TRY IT:
Tally the lines containing "Шаровый" in this data. Respond with the tally alone.
───── INFORMATION SUPPLIED
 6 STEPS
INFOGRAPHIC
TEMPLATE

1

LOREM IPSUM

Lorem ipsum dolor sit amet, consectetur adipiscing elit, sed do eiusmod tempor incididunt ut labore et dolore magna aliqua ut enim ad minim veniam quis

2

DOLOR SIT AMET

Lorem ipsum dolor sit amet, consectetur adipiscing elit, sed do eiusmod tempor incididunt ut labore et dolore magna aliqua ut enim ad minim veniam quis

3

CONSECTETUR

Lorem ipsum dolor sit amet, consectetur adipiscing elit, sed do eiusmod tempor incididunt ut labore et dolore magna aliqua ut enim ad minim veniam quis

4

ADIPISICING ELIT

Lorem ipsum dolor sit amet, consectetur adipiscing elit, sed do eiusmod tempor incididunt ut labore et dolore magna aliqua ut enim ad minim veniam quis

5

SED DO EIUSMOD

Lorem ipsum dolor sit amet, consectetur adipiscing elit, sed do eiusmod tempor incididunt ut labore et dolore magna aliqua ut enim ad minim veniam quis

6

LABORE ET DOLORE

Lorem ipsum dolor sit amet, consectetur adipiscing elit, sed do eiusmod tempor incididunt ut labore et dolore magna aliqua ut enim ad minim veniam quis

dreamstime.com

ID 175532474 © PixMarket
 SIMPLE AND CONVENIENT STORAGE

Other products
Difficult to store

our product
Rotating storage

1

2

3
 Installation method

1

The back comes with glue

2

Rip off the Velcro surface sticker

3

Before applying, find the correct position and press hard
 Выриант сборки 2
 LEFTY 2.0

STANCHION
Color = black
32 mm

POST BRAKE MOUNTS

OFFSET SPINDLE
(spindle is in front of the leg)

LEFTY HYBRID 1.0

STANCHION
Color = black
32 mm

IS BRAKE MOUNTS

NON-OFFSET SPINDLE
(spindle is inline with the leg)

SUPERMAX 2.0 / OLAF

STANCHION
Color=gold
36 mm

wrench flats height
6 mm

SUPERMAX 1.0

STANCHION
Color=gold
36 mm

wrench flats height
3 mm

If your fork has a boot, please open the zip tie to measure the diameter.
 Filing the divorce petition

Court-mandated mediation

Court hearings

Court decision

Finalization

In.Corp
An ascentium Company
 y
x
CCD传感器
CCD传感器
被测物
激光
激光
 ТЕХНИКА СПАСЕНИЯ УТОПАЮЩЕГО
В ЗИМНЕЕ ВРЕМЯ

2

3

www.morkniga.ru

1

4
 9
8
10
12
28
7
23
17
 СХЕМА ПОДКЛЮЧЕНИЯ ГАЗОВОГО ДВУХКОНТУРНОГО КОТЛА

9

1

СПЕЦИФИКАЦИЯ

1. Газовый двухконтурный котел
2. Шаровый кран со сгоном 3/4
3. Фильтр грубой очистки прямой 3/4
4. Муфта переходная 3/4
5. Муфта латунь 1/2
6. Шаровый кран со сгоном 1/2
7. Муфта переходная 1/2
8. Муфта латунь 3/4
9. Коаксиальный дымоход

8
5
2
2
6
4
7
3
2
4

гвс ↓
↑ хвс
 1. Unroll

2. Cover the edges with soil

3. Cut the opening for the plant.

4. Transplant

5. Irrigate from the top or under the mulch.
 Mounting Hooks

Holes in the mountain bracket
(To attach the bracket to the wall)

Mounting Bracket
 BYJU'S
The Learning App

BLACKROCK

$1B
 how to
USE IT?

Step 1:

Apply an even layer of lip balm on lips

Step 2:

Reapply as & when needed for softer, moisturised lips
──────────
RESPONSE TO THE EXERCISE:
2